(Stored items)
----

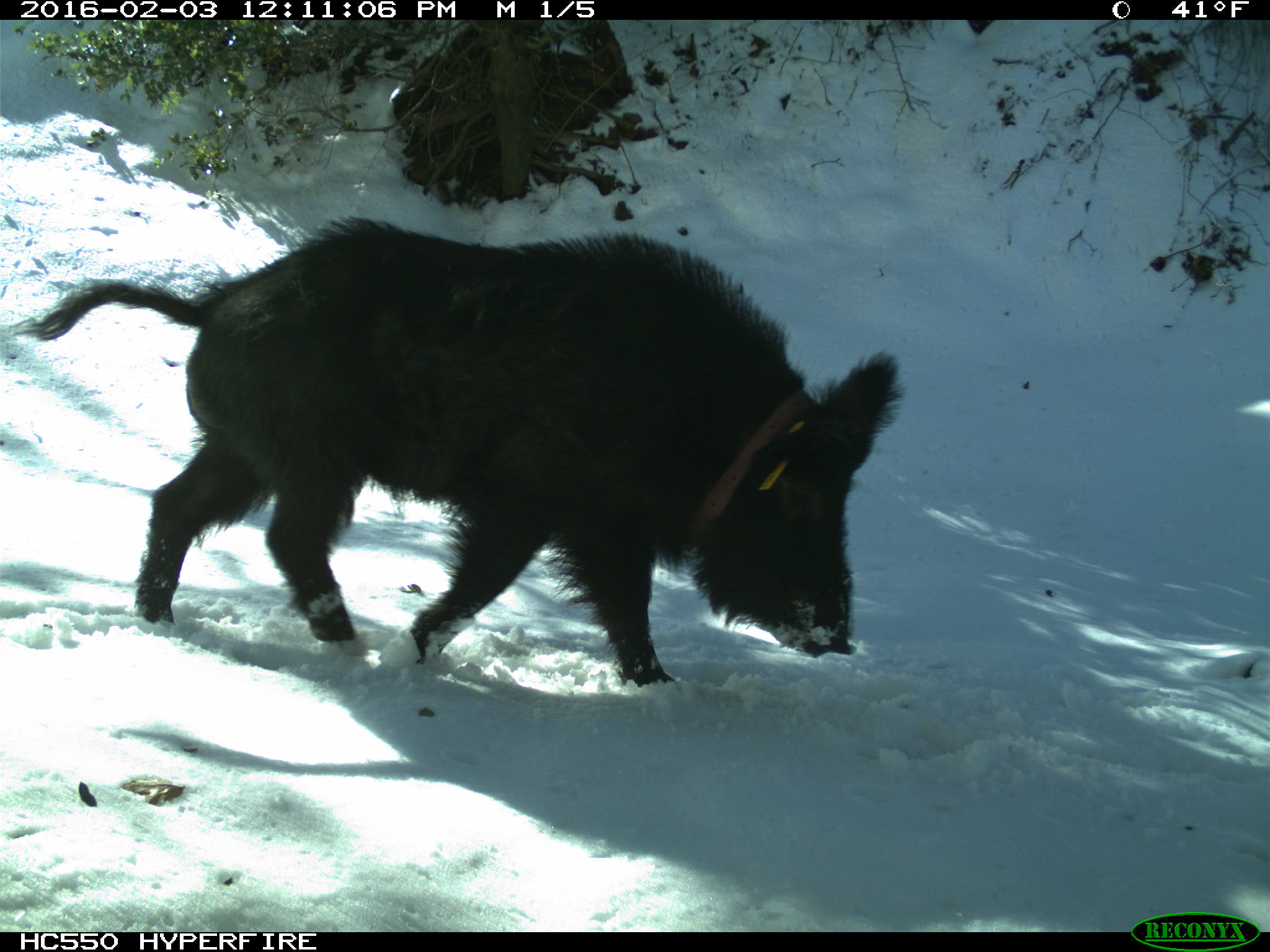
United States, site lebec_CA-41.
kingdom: Animalia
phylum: Chordata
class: Mammalia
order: Artiodactyla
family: Suidae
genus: Sus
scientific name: Sus scrofa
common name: wild boar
Sus scrofa (wild boar).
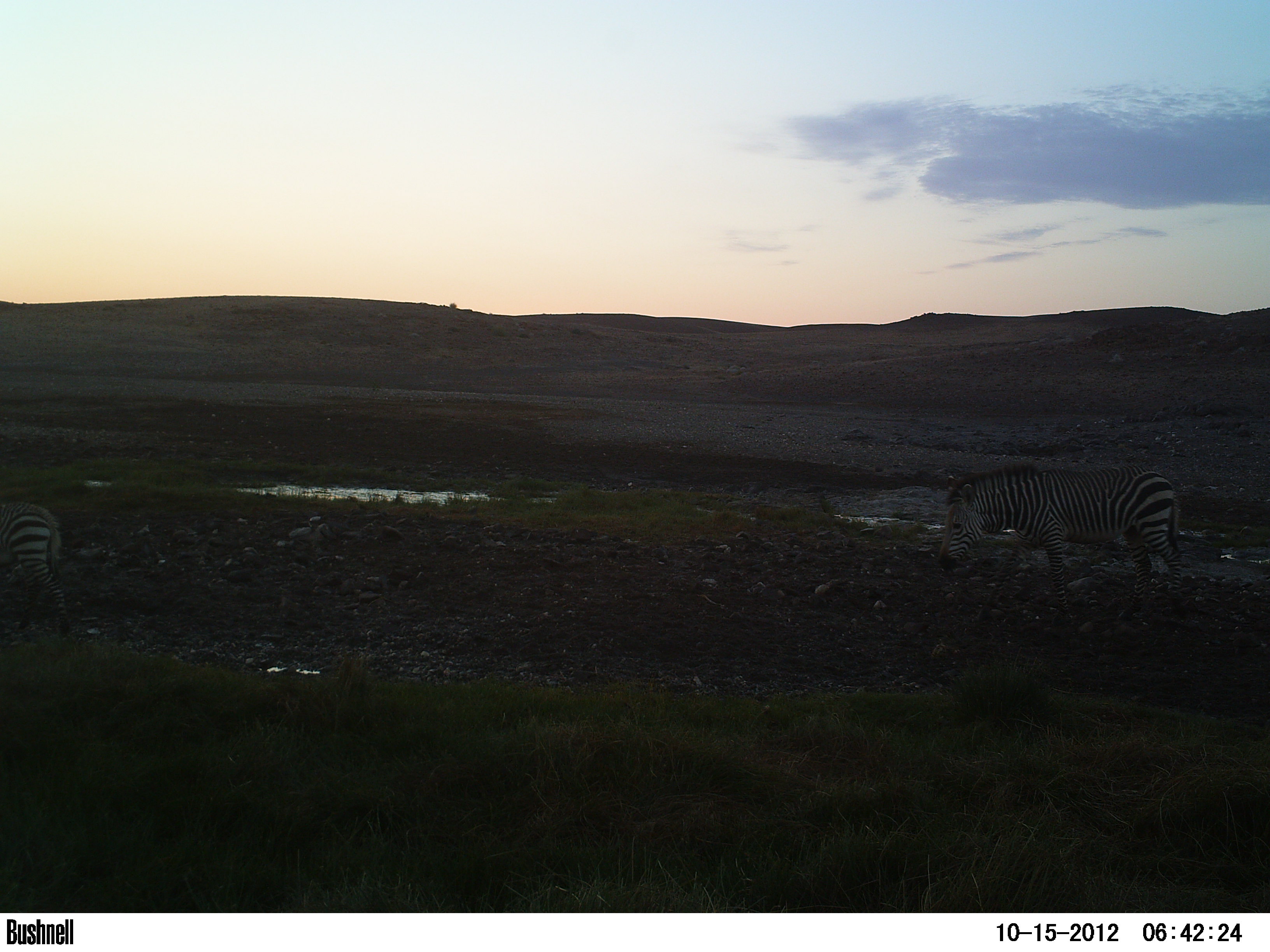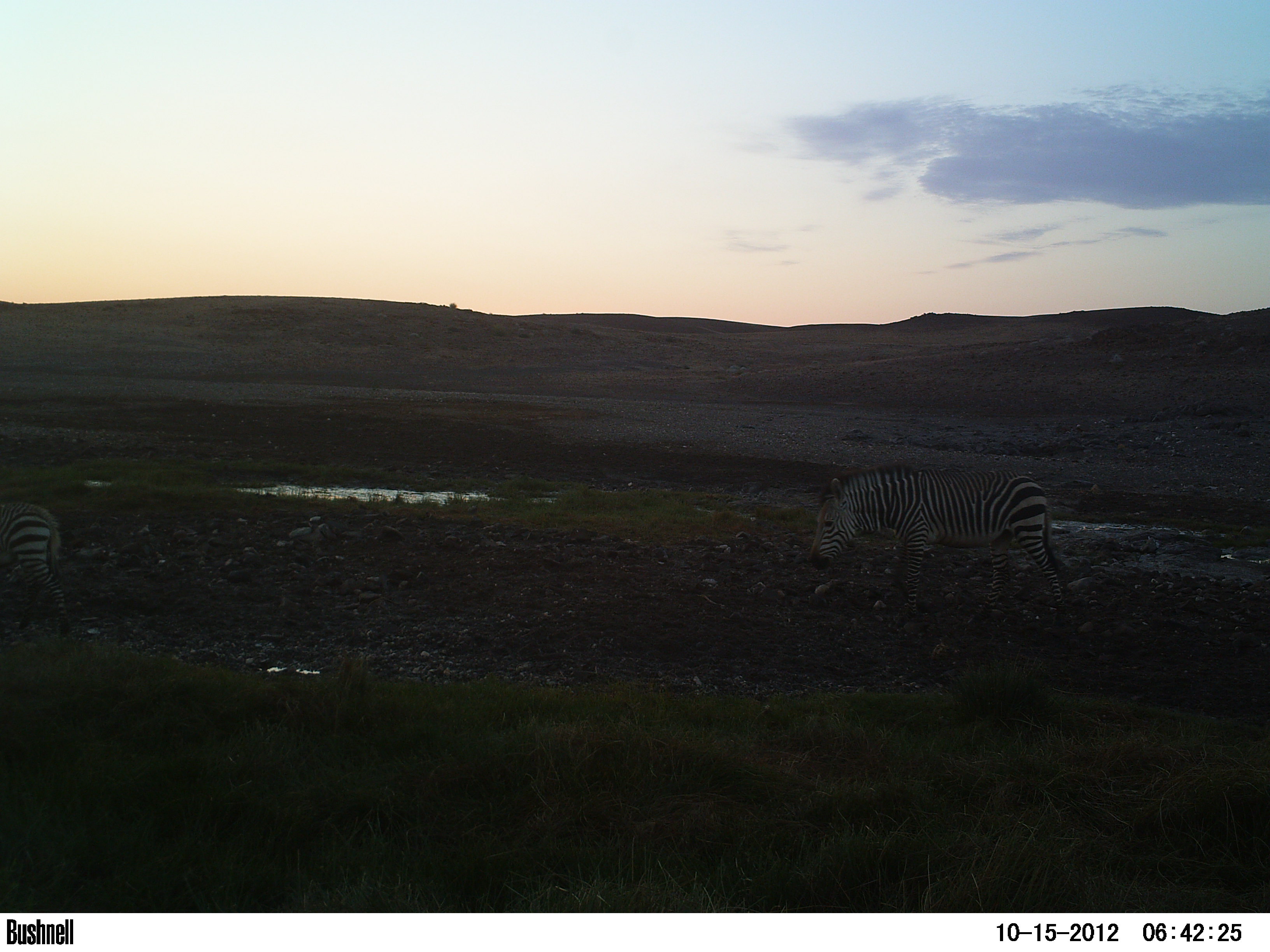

----

» REQUIRED ACTION
Repeat each entry above exactly, passing over any images.

» SOLVED EXERCISE
United States, site lebec_CA-41.
kingdom: Animalia
phylum: Chordata
class: Mammalia
order: Artiodactyla
family: Suidae
genus: Sus
scientific name: Sus scrofa
common name: wild boar
Sus scrofa (wild boar).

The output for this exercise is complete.